Table 1: Correlation coefficients (Pearson-R and Lin’s CCC) originating from correlating the theoretical relative sequence abundances with the relative sequence abundances determined in the protocols A, B, C. Values represent means ± standard deviations of three library preparations (n=3).
To determine the repeatability and detectable diversity of the different protocols, we performed three library preparations for each protocol using a complex microbial DNA pool from stool samples. As shown in figure 2, all protocols were able to detect the most common gut microbiome representatives (various Firmicutes and Bacteroidetes members) and covered a wide range of different microbes.

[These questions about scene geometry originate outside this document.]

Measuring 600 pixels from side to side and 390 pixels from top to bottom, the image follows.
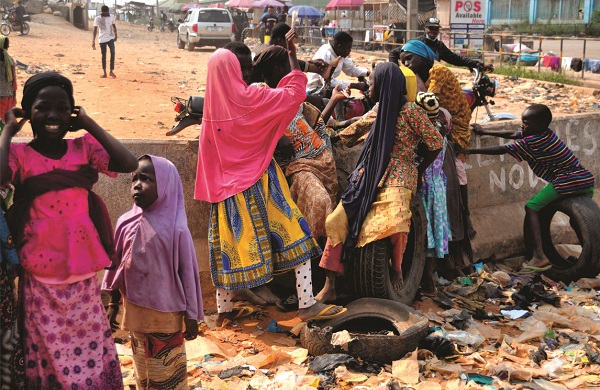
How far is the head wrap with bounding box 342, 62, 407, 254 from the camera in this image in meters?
5.75

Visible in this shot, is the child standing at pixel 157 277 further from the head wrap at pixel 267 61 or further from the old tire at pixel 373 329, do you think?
the head wrap at pixel 267 61

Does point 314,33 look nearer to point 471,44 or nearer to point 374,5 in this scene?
point 374,5

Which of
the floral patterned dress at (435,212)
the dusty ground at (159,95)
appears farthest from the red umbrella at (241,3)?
the floral patterned dress at (435,212)

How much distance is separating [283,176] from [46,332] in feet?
7.71

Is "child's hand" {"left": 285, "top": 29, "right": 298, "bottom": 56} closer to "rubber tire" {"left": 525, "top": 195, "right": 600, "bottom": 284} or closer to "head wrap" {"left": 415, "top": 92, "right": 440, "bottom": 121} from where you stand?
"head wrap" {"left": 415, "top": 92, "right": 440, "bottom": 121}

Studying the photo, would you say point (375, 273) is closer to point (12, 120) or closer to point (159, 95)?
→ point (12, 120)

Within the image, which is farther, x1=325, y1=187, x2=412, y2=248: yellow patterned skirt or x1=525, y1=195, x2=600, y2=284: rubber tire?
x1=525, y1=195, x2=600, y2=284: rubber tire

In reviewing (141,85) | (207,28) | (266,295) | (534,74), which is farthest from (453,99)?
(207,28)

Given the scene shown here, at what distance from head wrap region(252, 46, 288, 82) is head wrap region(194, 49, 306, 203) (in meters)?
0.34

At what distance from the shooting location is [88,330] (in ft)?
12.3

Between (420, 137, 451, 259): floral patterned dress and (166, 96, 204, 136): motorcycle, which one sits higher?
(166, 96, 204, 136): motorcycle

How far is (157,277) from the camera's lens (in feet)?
13.1

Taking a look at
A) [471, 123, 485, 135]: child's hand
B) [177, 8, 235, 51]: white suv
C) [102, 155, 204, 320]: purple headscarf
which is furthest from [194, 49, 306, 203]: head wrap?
[177, 8, 235, 51]: white suv

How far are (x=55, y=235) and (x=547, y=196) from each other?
497cm
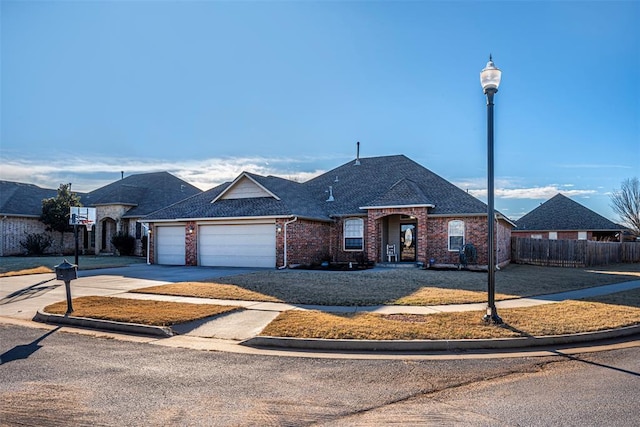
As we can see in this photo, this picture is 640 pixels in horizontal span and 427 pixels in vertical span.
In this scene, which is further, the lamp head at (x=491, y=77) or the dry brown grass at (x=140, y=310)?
the dry brown grass at (x=140, y=310)

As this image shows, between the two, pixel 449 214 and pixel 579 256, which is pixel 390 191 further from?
pixel 579 256

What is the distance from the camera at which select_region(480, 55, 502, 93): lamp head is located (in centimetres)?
983

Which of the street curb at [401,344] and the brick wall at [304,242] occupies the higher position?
the brick wall at [304,242]

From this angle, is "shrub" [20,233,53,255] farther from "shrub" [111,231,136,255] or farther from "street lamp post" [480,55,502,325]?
"street lamp post" [480,55,502,325]

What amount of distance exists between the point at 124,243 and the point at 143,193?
5.20 m

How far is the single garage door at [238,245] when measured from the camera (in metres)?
23.0

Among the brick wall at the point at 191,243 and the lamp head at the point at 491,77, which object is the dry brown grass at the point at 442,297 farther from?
the brick wall at the point at 191,243

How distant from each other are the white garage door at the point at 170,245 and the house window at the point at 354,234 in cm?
880

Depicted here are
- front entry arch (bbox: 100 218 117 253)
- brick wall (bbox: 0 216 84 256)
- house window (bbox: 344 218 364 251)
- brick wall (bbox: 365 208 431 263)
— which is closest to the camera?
brick wall (bbox: 365 208 431 263)

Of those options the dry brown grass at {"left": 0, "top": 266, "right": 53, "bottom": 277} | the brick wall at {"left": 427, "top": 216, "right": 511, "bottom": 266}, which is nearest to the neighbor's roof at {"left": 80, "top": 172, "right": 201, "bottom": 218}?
the dry brown grass at {"left": 0, "top": 266, "right": 53, "bottom": 277}

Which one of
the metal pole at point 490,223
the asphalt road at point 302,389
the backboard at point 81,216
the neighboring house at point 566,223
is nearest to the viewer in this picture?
the asphalt road at point 302,389

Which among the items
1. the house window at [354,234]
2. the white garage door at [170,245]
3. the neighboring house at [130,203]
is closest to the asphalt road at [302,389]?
the house window at [354,234]

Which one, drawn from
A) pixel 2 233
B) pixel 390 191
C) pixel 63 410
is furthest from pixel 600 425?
pixel 2 233

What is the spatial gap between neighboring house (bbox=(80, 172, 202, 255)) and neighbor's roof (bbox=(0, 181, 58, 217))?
3427mm
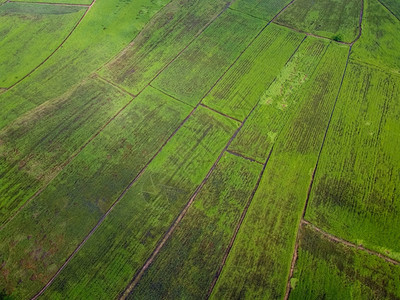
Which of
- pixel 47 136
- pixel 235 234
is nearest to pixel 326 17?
pixel 235 234

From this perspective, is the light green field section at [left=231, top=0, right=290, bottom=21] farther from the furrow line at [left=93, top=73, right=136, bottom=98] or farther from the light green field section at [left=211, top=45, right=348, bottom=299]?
the furrow line at [left=93, top=73, right=136, bottom=98]

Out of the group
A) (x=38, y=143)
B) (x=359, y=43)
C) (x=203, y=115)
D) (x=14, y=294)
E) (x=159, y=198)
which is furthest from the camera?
(x=359, y=43)

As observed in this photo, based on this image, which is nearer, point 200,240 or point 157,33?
point 200,240

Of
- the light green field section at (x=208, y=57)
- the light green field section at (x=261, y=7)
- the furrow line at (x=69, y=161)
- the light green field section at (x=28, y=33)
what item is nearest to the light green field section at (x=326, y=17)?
the light green field section at (x=261, y=7)

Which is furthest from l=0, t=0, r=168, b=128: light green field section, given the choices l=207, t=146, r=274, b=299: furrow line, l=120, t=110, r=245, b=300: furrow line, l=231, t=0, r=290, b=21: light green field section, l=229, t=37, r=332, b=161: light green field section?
l=207, t=146, r=274, b=299: furrow line

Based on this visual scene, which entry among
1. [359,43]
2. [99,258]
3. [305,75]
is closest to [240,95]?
[305,75]

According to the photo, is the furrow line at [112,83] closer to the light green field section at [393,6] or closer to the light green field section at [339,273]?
the light green field section at [339,273]

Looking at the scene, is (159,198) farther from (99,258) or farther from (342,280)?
(342,280)
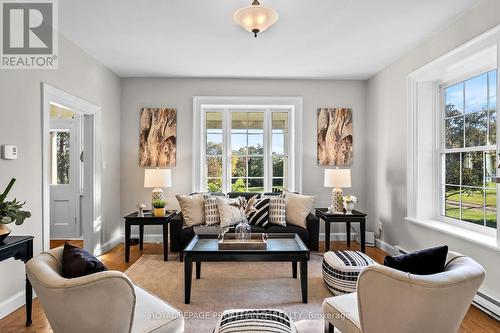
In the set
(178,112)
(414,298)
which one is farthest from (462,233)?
(178,112)

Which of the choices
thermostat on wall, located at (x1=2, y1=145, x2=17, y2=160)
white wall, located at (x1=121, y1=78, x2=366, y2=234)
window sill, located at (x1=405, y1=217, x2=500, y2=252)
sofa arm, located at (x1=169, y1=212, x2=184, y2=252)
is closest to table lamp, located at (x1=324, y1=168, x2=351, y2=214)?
white wall, located at (x1=121, y1=78, x2=366, y2=234)

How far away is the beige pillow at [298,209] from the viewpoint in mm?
4055

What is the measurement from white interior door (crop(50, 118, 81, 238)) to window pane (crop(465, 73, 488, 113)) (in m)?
5.40

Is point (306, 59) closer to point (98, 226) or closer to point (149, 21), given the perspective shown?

Figure 2: Comparison of three protocols using a complex microbial DNA pool from stool samples. This graph shows the taxonomic composition of all detected microbial taxa with a relative sequence abundance >0.1%. Each node represents a taxonomic unit (e.g. species at the tips), and the size of the circle indicates the mean relative sequence abundance of the respective taxonomic unit across all samples and protocols. Circles highlighted with small letters represent the most abundant genera and species (annotated on the right). Outer rings represent relative sequence abundances for each sample separately. Darker colors indicate higher relative sequence abundance.
To estimate how well the three protocols were able to detect the diversity within a sample (alpha diversity), we calculated the species richness and evenness as well as the Shannon Diversity Index. All of these parameters were slightly higher with protocol A (table 2). Furthermore, Protocol A also showed slightly higher repeatability. In comparison with protocol B and C, protocol A had the lowest variation between replicates among the most abundant taxonomic units and also showed the lowest coefficient of variation (CV), when considering all microbial species with a relative sequence abundance >0.01% (figure 3).
Table 2: Alpha diversity values determined from datasets generated with the three different protocols (Protocol A, B, C). Values represent means ± standard deviations of three library preparations (n=3).
Figure 3: Comparison of three protocols using a complex microbial DNA pool from stool. This heatmap shows the variation between replicates within each protocol for the most abundant taxonomic units at the phylum, class, order, family, genus and species level. Colors are scaled row-wise to allow an evaluation of each taxonomic unit separately. The darker the color of a field, the higher is the deviation of this value from the mean of all three samples of the respective protocol. Numbers in the fields represent the relative sequence abundance. Coefficients of variation (CV) are mean values of all microbial species with a relative sequence abundance >0.01%.